Олег Будницкий: Это совершенно другие масштабы. Я бы сказал, что эмиграция, которая была очень похожа на беженство, начинается после установления нацистского режима в Германии. Это исход интеллектуалов, исход евреев, хоть это было в существенно меньших масштабах, чем могло бы быть. Потому что до начала войны вопрос еврейской эмиграции из Германии это не был вопрос выезда, это был вопрос въезда. Ни европейские страны, ни США не жаждали принимать в больших масштабах беженцев из нацистской Германии. Что происходит с началом войны? Колоссальные передвижения населения, и внутренние, и внешние. Если говорить о Советском Союзе, об эвакуации как организованной, так и стихийной, то тут речь идет о миллионах людей, причем цифры в литературе очень сильно варьируются – от семи-десяти до семнадцати миллионов человек.

Когда Красная армия стала прогонять германскую армию на запад, когда Красная армия достиглся пределов самой Германии, здесь уже начинается немецкое беженство. Причем не только с территории Германии. Немцы начинают бежать и с тех польских территорий, которые они стали осваивать после оккупации. Немцы не просто бегут, они изгоняются из Польши, из Судетской области Чехословакии, им пришлось очень жестоко поплатиться за воссоединение с Германским рейхом в 1938 году, речь тут идет о трех миллионах человек. В итоге немцы стали самой большой группой беженцев в Европе в ХХ столетии. Те, кто бежали из восточных районов Германии на запад, это 12–15 миллионов человек.

Игорь Померанцев: Олег Витальевич, новая война и новые беженцы. Сегодняшние украинские беженцы чем-то отличаются от других беженцев?

Олег Будницкий: По большому счету ничем – люди бегут от войны, и это самое главное. Но нюанс принципиальный это то, что никогда беженцев не принимали так организованно. Для беженцев важнейшая проблема – куда бежать? Для украинских беженцев такой проблемы, судя по информации, которая у меня в Москве есть, такой проблемы не существует, людей принимают и на государственном уровне, и общество, и отдельные люди. Что ещё отличает? Что в сжатое время такая огромная масса людей переместилась за границу.
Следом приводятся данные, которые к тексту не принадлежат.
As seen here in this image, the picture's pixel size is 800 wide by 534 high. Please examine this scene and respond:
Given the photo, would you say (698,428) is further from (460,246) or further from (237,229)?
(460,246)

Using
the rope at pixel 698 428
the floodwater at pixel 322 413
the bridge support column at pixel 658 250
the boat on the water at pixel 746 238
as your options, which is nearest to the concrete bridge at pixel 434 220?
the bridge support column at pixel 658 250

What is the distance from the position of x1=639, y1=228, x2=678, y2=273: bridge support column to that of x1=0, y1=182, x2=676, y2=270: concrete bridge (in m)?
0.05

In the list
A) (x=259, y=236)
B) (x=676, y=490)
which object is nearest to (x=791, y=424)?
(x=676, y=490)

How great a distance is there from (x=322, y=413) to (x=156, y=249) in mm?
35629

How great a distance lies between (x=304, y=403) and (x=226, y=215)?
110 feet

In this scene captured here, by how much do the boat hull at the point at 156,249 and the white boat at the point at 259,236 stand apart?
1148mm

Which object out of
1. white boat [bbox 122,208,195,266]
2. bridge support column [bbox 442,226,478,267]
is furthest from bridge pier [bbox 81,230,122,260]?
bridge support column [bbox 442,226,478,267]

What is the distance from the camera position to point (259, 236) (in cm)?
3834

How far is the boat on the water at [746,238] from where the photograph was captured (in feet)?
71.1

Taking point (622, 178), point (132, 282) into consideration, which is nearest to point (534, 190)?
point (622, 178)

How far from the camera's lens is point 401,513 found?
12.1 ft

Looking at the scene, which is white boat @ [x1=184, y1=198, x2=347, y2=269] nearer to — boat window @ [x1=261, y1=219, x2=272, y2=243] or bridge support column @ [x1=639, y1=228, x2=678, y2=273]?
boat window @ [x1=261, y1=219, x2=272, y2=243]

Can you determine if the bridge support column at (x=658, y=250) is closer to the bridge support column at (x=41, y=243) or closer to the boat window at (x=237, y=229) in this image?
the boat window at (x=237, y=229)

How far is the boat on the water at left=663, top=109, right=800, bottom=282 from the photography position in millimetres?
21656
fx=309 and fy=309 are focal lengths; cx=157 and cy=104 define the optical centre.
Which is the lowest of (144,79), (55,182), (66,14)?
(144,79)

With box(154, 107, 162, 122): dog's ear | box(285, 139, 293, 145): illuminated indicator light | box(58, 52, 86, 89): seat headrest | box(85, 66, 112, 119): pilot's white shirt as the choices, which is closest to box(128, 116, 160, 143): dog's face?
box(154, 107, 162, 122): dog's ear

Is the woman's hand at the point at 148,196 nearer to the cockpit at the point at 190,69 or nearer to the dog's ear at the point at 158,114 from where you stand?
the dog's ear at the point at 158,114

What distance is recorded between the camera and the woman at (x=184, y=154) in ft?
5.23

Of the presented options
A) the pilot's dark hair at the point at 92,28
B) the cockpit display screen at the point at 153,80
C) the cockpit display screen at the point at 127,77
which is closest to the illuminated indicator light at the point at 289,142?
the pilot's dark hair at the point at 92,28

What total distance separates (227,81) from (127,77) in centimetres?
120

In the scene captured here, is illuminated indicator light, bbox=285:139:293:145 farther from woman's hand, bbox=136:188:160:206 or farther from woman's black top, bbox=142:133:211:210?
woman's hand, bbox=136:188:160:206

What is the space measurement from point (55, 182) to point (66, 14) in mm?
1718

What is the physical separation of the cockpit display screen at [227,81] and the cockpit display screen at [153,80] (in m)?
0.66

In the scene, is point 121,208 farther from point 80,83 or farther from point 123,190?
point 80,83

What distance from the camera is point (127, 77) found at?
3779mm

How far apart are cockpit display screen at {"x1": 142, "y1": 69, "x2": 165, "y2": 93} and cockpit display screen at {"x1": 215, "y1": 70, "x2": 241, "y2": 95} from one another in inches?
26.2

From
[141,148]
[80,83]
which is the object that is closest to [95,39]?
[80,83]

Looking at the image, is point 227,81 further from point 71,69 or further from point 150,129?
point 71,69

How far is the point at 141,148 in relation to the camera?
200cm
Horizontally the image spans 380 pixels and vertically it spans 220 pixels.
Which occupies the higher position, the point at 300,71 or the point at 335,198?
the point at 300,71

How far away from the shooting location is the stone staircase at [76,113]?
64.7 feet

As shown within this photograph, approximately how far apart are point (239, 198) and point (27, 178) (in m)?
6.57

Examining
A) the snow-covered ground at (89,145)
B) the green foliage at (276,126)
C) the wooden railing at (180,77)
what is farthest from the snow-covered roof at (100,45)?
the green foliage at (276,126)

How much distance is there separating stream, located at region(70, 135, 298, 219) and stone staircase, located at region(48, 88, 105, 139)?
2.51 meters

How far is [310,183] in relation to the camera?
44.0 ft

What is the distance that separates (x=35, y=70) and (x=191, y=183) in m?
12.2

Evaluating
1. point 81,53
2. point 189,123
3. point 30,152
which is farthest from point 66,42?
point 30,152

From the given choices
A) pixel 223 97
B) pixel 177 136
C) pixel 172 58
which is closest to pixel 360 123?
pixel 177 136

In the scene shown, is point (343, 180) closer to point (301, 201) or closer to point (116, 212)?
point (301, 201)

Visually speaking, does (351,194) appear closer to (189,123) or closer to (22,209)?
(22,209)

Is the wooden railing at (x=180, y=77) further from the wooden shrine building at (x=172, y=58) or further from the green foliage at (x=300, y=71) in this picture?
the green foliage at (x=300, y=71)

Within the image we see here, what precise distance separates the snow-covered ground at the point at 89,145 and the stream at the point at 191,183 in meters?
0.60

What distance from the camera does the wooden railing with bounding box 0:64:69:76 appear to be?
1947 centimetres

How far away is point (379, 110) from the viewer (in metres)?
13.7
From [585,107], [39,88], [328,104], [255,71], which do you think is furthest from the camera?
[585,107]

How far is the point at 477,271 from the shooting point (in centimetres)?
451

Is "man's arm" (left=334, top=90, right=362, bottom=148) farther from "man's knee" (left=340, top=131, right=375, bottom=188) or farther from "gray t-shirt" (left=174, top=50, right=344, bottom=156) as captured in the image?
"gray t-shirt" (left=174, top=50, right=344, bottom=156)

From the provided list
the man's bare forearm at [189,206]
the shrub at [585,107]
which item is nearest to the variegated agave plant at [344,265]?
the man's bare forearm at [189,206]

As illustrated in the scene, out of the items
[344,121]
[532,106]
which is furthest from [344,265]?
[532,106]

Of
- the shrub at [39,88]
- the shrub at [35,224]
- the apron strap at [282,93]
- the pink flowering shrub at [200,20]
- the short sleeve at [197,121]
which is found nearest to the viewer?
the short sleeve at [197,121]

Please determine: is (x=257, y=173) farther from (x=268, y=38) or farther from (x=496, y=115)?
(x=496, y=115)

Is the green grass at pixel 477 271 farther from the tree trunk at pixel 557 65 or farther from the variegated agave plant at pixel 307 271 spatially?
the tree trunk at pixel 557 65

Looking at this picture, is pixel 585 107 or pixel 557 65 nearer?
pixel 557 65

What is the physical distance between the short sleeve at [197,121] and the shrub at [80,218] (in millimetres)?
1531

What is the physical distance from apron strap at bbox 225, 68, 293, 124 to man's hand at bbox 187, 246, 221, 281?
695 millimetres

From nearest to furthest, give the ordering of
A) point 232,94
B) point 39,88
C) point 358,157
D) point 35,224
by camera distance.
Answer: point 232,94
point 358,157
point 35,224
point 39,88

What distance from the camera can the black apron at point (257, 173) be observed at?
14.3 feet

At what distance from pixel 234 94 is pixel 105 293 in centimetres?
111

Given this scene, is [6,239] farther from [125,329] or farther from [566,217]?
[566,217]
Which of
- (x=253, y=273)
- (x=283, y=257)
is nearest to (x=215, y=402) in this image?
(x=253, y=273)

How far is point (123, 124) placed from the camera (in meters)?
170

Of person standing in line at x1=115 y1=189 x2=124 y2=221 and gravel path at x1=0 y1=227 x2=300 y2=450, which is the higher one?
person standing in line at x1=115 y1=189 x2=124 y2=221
Но для историка еще рано оценивать этот случай, поскольку мы не знаем, как долго будут продолжаться эти ужасные события, мы не знаем, как надолго эти люди покинули свою страну, придется ли им обустраиваться на чужбине или они смогут в обозримом будущем вернуться.

Игорь Померанцев: Какой исторический опыт беженцев в Европе? Большинство из них возвращаются к себе домой или оседают и адаптируются?

Олег Будницкий: Это очень специфическое, тут общими фразами не ответишь. Если мы говорим о русской эмиграции, о первой волне, да и послевоенной тоже… Я не сказал еще, что после Второй мировой от полумиллиона до 700–800 тысяч человек остались на Западе. Это те, кто не хотел жить в Советском Союзе по разным причинам, те, кто сотрудничал с нацистами, это и советские военнопленные, и остарбайтеры, по личным, идеологическим или экономическим причинам не захотевшие возвращаться. Подавляющее большинство этих людей на родину никогда не вернулось. Были исключения, но немногочисленные, речь идет о нескольких тысячах человек. Что касается массовых беженцев после Второй мировой, тут история немножко другая, но тоже большинство из них не вернулось. В результате немцы оказались самой большой группой беженцев. После воссоединения Германии, падения Берлинской стены люди, которые бежали ещё детьми, могли, вероятно, вернуться туда, где жили раньше, если этого хотели. Конечно, никогда не вернулись судетские немцы и немцы, которые жили во Вроцлаве, в Гданьске.

В нашей беседе участвует волонтёр и социальный работник из города Беэр-Шева, Израиль, Джули Кайт.

Иван Толстой: Джули, как правильно назвать вашу должность? Что вы делаете здесь в Праге, в какой вы роли?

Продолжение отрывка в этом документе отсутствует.